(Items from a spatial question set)

begin

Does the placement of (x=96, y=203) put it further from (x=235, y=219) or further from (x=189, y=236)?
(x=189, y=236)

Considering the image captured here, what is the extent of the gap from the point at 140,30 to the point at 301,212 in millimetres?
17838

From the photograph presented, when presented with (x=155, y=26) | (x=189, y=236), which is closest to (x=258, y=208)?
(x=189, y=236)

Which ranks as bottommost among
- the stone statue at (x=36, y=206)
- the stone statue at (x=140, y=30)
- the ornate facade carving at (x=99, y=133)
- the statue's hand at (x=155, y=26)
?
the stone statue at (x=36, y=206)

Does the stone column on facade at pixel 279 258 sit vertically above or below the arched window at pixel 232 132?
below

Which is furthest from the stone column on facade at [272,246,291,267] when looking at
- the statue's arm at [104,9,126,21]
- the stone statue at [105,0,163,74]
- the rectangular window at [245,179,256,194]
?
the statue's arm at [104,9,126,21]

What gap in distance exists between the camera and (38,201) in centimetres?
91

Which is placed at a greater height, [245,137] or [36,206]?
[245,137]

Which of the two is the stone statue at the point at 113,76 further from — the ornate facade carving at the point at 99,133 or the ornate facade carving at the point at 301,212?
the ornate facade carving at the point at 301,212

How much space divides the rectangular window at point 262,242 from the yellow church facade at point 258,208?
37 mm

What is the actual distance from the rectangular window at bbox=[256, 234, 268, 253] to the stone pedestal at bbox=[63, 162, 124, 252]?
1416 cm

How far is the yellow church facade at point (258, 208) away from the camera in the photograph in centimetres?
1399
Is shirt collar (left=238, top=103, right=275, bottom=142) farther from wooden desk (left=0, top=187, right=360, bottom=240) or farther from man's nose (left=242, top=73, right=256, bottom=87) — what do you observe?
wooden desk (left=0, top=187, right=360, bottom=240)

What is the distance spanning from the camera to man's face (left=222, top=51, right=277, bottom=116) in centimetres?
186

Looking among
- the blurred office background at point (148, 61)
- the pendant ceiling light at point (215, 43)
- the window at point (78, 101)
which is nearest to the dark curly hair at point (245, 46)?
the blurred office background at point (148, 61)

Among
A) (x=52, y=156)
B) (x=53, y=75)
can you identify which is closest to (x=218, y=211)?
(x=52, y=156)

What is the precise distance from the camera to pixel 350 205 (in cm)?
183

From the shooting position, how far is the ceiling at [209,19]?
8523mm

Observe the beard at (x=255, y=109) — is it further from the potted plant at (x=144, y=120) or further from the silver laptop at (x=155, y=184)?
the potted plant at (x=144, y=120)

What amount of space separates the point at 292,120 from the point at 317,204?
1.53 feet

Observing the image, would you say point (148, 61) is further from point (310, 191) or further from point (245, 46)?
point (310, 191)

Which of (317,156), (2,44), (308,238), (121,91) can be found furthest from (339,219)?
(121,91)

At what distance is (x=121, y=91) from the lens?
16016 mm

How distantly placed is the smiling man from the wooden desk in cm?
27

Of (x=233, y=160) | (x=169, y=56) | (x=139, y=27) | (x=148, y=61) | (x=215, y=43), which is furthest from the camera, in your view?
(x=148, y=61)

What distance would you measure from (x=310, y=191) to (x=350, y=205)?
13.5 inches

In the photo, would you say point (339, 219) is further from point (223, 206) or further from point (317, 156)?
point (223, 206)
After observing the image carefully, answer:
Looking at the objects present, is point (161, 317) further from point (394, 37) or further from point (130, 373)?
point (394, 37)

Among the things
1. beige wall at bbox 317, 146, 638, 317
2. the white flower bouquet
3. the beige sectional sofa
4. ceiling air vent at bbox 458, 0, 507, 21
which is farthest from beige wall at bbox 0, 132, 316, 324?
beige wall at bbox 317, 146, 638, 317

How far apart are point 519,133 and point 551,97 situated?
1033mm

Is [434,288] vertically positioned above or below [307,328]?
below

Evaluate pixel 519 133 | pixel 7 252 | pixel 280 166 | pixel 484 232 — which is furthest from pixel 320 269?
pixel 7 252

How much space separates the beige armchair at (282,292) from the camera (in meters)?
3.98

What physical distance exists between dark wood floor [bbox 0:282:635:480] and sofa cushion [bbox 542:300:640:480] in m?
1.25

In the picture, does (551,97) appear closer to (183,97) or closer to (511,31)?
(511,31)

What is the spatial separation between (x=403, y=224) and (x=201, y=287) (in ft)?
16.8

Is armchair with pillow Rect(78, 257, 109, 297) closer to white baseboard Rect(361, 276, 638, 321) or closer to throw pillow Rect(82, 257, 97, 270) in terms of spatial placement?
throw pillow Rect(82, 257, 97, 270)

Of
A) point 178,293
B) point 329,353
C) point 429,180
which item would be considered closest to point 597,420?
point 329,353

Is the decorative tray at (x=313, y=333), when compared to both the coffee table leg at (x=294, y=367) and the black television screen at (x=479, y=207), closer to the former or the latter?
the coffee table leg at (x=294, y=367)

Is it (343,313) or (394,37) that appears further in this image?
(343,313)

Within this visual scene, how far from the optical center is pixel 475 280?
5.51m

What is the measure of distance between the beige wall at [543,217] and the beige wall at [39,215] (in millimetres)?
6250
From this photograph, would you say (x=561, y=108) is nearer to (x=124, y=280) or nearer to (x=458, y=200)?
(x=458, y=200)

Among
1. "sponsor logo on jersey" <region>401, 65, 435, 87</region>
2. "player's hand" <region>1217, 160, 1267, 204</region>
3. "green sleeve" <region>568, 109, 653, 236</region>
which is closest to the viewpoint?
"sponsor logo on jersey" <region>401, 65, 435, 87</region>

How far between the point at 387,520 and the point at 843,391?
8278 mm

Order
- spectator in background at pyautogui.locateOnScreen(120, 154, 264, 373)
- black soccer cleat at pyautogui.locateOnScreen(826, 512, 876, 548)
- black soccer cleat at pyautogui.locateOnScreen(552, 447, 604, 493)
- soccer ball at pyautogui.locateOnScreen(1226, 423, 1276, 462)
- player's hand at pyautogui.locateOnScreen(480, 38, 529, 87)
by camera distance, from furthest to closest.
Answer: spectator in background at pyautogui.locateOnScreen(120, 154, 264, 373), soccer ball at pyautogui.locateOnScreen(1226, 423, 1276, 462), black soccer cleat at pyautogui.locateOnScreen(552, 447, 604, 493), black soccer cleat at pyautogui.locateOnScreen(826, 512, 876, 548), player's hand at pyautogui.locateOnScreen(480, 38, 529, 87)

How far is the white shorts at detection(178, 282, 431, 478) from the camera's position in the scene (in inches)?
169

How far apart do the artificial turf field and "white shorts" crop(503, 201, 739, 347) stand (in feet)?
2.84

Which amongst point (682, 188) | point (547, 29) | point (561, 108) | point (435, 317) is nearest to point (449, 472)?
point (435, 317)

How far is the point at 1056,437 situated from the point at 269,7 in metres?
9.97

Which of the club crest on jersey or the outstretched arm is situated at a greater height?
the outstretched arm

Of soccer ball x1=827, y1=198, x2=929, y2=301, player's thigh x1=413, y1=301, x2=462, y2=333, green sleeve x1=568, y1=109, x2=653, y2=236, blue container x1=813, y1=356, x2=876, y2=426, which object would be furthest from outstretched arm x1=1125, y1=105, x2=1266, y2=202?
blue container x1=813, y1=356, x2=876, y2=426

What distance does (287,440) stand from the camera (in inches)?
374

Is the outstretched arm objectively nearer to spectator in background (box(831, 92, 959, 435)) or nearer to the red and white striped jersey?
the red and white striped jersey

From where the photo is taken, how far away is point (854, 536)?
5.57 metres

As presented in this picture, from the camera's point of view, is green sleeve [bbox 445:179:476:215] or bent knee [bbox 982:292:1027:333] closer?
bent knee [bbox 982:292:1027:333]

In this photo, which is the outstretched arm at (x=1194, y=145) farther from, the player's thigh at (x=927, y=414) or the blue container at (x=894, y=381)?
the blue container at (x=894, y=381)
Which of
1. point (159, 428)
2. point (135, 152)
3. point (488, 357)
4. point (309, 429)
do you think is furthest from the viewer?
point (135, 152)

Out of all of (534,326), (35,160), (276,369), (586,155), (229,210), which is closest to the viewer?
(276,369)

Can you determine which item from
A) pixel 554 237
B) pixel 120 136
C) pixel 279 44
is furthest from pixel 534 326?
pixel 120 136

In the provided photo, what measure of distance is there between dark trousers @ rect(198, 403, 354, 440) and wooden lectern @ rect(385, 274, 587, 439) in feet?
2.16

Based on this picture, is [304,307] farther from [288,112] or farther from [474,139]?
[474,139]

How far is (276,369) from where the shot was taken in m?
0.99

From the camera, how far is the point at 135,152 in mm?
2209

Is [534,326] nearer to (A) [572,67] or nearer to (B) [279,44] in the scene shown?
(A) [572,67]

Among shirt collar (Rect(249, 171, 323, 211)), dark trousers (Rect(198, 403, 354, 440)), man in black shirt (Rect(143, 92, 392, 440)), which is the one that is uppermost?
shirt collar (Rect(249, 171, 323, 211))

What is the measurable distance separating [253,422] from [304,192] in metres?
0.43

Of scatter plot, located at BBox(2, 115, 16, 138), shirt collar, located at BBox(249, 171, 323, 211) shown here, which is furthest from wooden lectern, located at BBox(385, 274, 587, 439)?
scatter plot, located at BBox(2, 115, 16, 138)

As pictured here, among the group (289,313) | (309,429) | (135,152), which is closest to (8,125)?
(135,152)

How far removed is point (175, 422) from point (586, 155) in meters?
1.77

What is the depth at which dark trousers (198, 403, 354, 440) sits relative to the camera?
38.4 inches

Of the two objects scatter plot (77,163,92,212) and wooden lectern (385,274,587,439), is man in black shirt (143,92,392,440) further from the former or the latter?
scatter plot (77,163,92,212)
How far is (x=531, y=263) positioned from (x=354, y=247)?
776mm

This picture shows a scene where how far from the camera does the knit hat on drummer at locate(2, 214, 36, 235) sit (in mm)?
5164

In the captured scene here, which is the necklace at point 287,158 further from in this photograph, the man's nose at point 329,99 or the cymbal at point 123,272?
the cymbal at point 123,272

end

Reproduce verbatim the items starting at the line containing "How far removed" and ending at the last line of the items.

→ Response to the task
How far removed is point (175, 422) from point (586, 155) in meters?
1.77

What is the depth at which dark trousers (198, 403, 354, 440) sits relative to the camera?
38.4 inches

Of the two objects scatter plot (77,163,92,212) and wooden lectern (385,274,587,439), is man in black shirt (143,92,392,440) further from the former or the latter?
scatter plot (77,163,92,212)
How far is (x=531, y=263) positioned from (x=354, y=247)?
776mm

This picture shows a scene where how far from the camera does the knit hat on drummer at locate(2, 214, 36, 235) sit (in mm)?
5164

In the captured scene here, which is the necklace at point 287,158 further from in this photograph, the man's nose at point 329,99 or the cymbal at point 123,272?
the cymbal at point 123,272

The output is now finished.